The sad thing is that this is probably true: Eva would write if given a month to live. One reason this is sad is that Eva can really write. The other reason is that in lieu of a such a sentence, it’s doubtful Eva will ever write. So Eva needs a tragedy (albeit an unlikely tragedy) to do the one thing (this is what she said) she really wants to do.

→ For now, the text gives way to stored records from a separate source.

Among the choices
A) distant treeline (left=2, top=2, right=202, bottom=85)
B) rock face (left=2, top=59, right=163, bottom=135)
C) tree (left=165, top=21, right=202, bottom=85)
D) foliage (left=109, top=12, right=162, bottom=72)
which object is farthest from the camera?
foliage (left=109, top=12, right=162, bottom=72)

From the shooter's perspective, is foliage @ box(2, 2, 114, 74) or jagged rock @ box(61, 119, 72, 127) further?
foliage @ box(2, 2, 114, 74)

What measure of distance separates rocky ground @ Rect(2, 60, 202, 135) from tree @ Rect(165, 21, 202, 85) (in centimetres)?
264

My lot is similar, I suppose, not that I would ever dream of writing at such a time. I’ve written too much already, and anyway the thought of spending that month alone in front of a computer seems insane. Instead I’d post a thank you on this site, either mention my illness or not, and close up shop. Then I’d be with the people I love. That was my first and only thought. I’d visit friends around the country, exclaim my love for them all, get drunk a lot, cry buckets, possibly sleep with a certain ex-girlfriend, and consume a lot more coffee than I do now, no longer needing to fear developing a more serious habit.

Also, silly but true, if I listened to my friend’s CD again—I mean the compilation containing Je Ne Respire Plus, Milos by Domnique A (which by the way translates, according to Google’s hokey translation service, as I Do Not Breathe Anymore, Milos)—I would listen to all nineteen songs in one go and forget this exactly-one-song-per-day bullshit. Life is too short.